EXERCISE OBJECTIVE.
Write the data below out again, with each line matching the original.

[Opening RECORDS TO PROCESS section]

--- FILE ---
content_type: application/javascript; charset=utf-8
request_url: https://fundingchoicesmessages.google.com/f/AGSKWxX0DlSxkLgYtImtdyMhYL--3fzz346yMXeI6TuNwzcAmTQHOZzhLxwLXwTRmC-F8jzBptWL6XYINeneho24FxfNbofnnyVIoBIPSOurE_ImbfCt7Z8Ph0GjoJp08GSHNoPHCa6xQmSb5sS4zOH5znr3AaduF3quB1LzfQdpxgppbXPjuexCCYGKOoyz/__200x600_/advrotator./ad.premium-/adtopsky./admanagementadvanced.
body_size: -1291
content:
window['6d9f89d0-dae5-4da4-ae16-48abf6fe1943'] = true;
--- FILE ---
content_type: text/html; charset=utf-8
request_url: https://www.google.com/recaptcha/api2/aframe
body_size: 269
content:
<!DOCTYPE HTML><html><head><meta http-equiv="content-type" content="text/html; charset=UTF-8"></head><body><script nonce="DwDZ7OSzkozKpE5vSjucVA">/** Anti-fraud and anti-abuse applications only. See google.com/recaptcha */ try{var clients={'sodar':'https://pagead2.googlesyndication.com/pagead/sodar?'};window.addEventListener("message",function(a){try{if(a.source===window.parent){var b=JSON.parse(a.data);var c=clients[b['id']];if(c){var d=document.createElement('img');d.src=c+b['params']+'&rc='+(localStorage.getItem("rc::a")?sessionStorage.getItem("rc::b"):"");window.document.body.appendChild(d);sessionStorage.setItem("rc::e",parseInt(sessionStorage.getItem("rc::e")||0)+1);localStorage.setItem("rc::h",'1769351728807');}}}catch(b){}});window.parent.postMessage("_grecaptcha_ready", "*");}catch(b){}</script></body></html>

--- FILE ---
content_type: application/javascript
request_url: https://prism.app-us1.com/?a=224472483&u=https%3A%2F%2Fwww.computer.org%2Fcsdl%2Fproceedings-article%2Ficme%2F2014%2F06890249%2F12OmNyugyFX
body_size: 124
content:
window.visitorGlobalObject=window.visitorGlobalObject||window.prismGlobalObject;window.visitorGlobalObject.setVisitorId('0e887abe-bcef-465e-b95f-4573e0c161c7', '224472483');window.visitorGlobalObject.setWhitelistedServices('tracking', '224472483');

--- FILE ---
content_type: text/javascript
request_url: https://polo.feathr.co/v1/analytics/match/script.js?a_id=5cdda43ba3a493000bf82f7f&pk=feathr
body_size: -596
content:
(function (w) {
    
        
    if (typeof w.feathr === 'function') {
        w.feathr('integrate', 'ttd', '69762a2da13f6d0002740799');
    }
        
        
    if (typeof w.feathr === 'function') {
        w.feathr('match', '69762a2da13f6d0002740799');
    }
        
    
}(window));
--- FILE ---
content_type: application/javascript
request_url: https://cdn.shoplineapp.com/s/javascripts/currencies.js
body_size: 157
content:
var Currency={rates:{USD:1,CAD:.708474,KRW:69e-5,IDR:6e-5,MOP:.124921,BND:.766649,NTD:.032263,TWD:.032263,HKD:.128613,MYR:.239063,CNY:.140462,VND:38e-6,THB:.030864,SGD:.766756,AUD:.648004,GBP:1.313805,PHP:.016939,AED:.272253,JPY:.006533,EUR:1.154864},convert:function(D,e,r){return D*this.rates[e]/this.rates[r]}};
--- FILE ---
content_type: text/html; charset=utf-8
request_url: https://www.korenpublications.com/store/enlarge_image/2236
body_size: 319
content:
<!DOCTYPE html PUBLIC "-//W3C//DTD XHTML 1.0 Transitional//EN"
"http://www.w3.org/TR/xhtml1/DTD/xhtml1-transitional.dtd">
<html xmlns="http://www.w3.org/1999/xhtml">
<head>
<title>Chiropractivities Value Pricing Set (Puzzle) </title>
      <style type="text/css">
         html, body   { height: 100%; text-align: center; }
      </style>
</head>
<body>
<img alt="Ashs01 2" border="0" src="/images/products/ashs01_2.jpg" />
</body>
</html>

[Closing RECORDS TO PROCESS section]

SOLUTION FOR THIS EXERCISE.
--- FILE ---
content_type: application/javascript; charset=utf-8
request_url: https://fundingchoicesmessages.google.com/f/AGSKWxX0DlSxkLgYtImtdyMhYL--3fzz346yMXeI6TuNwzcAmTQHOZzhLxwLXwTRmC-F8jzBptWL6XYINeneho24FxfNbofnnyVIoBIPSOurE_ImbfCt7Z8Ph0GjoJp08GSHNoPHCa6xQmSb5sS4zOH5znr3AaduF3quB1LzfQdpxgppbXPjuexCCYGKOoyz/__200x600_/advrotator./ad.premium-/adtopsky./admanagementadvanced.
body_size: -1291
content:
window['6d9f89d0-dae5-4da4-ae16-48abf6fe1943'] = true;
--- FILE ---
content_type: text/html; charset=utf-8
request_url: https://www.google.com/recaptcha/api2/aframe
body_size: 269
content:
<!DOCTYPE HTML><html><head><meta http-equiv="content-type" content="text/html; charset=UTF-8"></head><body><script nonce="DwDZ7OSzkozKpE5vSjucVA">/** Anti-fraud and anti-abuse applications only. See google.com/recaptcha */ try{var clients={'sodar':'https://pagead2.googlesyndication.com/pagead/sodar?'};window.addEventListener("message",function(a){try{if(a.source===window.parent){var b=JSON.parse(a.data);var c=clients[b['id']];if(c){var d=document.createElement('img');d.src=c+b['params']+'&rc='+(localStorage.getItem("rc::a")?sessionStorage.getItem("rc::b"):"");window.document.body.appendChild(d);sessionStorage.setItem("rc::e",parseInt(sessionStorage.getItem("rc::e")||0)+1);localStorage.setItem("rc::h",'1769351728807');}}}catch(b){}});window.parent.postMessage("_grecaptcha_ready", "*");}catch(b){}</script></body></html>

--- FILE ---
content_type: application/javascript
request_url: https://prism.app-us1.com/?a=224472483&u=https%3A%2F%2Fwww.computer.org%2Fcsdl%2Fproceedings-article%2Ficme%2F2014%2F06890249%2F12OmNyugyFX
body_size: 124
content:
window.visitorGlobalObject=window.visitorGlobalObject||window.prismGlobalObject;window.visitorGlobalObject.setVisitorId('0e887abe-bcef-465e-b95f-4573e0c161c7', '224472483');window.visitorGlobalObject.setWhitelistedServices('tracking', '224472483');

--- FILE ---
content_type: text/javascript
request_url: https://polo.feathr.co/v1/analytics/match/script.js?a_id=5cdda43ba3a493000bf82f7f&pk=feathr
body_size: -596
content:
(function (w) {
    
        
    if (typeof w.feathr === 'function') {
        w.feathr('integrate', 'ttd', '69762a2da13f6d0002740799');
    }
        
        
    if (typeof w.feathr === 'function') {
        w.feathr('match', '69762a2da13f6d0002740799');
    }
        
    
}(window));
--- FILE ---
content_type: application/javascript
request_url: https://cdn.shoplineapp.com/s/javascripts/currencies.js
body_size: 157
content:
var Currency={rates:{USD:1,CAD:.708474,KRW:69e-5,IDR:6e-5,MOP:.124921,BND:.766649,NTD:.032263,TWD:.032263,HKD:.128613,MYR:.239063,CNY:.140462,VND:38e-6,THB:.030864,SGD:.766756,AUD:.648004,GBP:1.313805,PHP:.016939,AED:.272253,JPY:.006533,EUR:1.154864},convert:function(D,e,r){return D*this.rates[e]/this.rates[r]}};
--- FILE ---
content_type: text/html; charset=utf-8
request_url: https://www.korenpublications.com/store/enlarge_image/2236
body_size: 319
content:
<!DOCTYPE html PUBLIC "-//W3C//DTD XHTML 1.0 Transitional//EN"
"http://www.w3.org/TR/xhtml1/DTD/xhtml1-transitional.dtd">
<html xmlns="http://www.w3.org/1999/xhtml">
<head>
<title>Chiropractivities Value Pricing Set (Puzzle) </title>
      <style type="text/css">
         html, body   { height: 100%; text-align: center; }
      </style>
</head>
<body>
<img alt="Ashs01 2" border="0" src="/images/products/ashs01_2.jpg" />
</body>
</html>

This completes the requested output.